Material:

━━━━━━━━━━

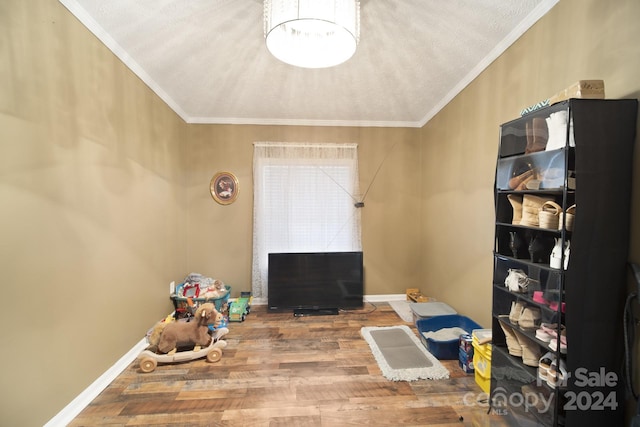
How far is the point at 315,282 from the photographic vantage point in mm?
3270

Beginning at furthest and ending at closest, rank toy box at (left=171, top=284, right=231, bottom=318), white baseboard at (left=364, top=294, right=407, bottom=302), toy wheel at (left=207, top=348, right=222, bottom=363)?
white baseboard at (left=364, top=294, right=407, bottom=302), toy box at (left=171, top=284, right=231, bottom=318), toy wheel at (left=207, top=348, right=222, bottom=363)

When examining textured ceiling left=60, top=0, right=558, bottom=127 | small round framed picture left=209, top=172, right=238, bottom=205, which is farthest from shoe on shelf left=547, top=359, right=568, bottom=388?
small round framed picture left=209, top=172, right=238, bottom=205

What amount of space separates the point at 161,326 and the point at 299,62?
2322mm

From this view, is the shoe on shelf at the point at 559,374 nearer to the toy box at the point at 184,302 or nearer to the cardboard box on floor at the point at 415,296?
the cardboard box on floor at the point at 415,296

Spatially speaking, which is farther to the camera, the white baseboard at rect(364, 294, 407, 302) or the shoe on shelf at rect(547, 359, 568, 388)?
the white baseboard at rect(364, 294, 407, 302)

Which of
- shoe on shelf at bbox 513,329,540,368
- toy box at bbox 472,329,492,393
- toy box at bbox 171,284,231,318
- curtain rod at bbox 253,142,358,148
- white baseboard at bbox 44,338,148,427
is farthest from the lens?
curtain rod at bbox 253,142,358,148

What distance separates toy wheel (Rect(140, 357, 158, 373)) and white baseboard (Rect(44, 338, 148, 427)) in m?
0.16

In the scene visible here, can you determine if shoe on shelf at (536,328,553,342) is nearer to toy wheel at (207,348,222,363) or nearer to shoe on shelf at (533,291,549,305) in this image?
shoe on shelf at (533,291,549,305)

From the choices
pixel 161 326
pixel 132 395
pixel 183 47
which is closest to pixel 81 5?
pixel 183 47

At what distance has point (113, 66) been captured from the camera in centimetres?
197

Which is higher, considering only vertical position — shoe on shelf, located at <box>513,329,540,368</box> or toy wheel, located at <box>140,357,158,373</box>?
shoe on shelf, located at <box>513,329,540,368</box>

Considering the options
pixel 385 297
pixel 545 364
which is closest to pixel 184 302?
pixel 385 297

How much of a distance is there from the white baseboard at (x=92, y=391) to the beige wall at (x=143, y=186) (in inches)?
2.2

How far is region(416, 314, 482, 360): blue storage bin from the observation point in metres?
2.23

━━━━━━━━━━

Task:
Copy the lines from the one containing "Beginning at furthest" through the one containing "bottom=302), toy box", inclusive, with "furthest" changed to "farthest" and nothing else altered.

Full output:
Beginning at farthest and ending at closest, rank toy box at (left=171, top=284, right=231, bottom=318), white baseboard at (left=364, top=294, right=407, bottom=302), toy wheel at (left=207, top=348, right=222, bottom=363)?
white baseboard at (left=364, top=294, right=407, bottom=302), toy box at (left=171, top=284, right=231, bottom=318), toy wheel at (left=207, top=348, right=222, bottom=363)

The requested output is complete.